● COMPLETE THE FOLLOWING
1. Edit the solo 401(k) passage from "For those that" up to and including "increases to $25,000.", replacing "compensation" with "pay".
2. According to the solo 401(k) passage, up to what yearly amount may an employee aged 50 or over contribute?
3. List the other names for a solo 401(k) that the solo 401(k) passage gives.

This particular plan allows flexibility and gives you different ways to fund the account.
Learn how solo 401(k)s work and compare them to other retirement accounts that are most suitable for the self-employed and small business owners.
What Is a Solo 401(k)
A solo 401(k) is a type of retirement plan designed for business owners with no employees. It goes by many names, including solo-k, individual 401(k), uni-k and one-participant k.
What may surprise you:
A solo 401(k) isn’t a special type of retirement plan.
Instead, it’s simply a regular 401(k) plan. However, what makes it a solo 401(k) plan is it is only for business owners with no employees.
The only exception:
It can also be used for a business owner and their spouse.
These solo 401(k) plans have the same requirements as a regular 401(k) plan. Thankfully, they’re not too hard to manage since you have no employees to complicate the plan.
How Does a Solo 401(k) Work?
As a small business owner running a solo 401(k), you perform the role of both the employee and the employer.
Like 401(k)s at corporations, both the employee and the employer can make contributions to your solo 401(k).
Depending on your solo 401(k) provider, you may be able to decide whether your employee contributions are made pre-tax in a traditional 401(k) or after-tax in a Roth 401(k).
This gives you options depending on your income tax situation in the current year. It also opens up more possibilities for you when you withdraw the money in retirement.
Some providers only allow pre-tax 401(k) contributions.
If the Roth option is important to you, investigate this before opening a solo 401(k).
For the employer contributions, you (as an employer) must make traditional pre-tax 401(k) contributions.
Since a solo 401(k) is a regular 401(k) plan, they have the same rules.
First, your overall contributions are limited.
In total, contributions cannot exceed $56,000 in a year (2019).
For those that are age 50 or older the limit is $62,000.
As the employee
As an employee, you can contribute up to 100% of your compensation (or earned income for a self-employed individual) up to $19,000 each year.
If you’re age 50 or over, this limit increases to $25,000.
These contributions are called elective deferrals. Since they come out of your salary as an employee, you might call them salary deferrals, too.
If you have the ability to contribute to multiple 401(k) plans, you need to be careful with your contribution totals. This may happen if you run a side business outside of a traditional 9-5 job.
Your elective contributions cannot exceed the $19,000 limit across all plans.

● SOURCE DATA
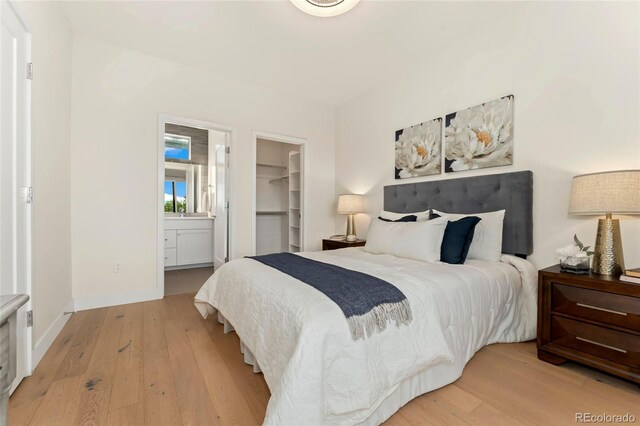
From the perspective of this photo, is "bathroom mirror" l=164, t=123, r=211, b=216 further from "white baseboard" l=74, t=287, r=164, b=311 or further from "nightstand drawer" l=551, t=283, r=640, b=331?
"nightstand drawer" l=551, t=283, r=640, b=331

● THE SOLUTIONS
1.
For those that are age 50 or older the limit is $62,000.
As the employee
As an employee, you can contribute up to 100% of your pay (or earned income for a self-employed individual) up to $19,000 each year.
If you’re age 50 or over, this limit increases to $25,000.

2. $25,000

3. solo-k, individual 401(k), uni-k, one-participant k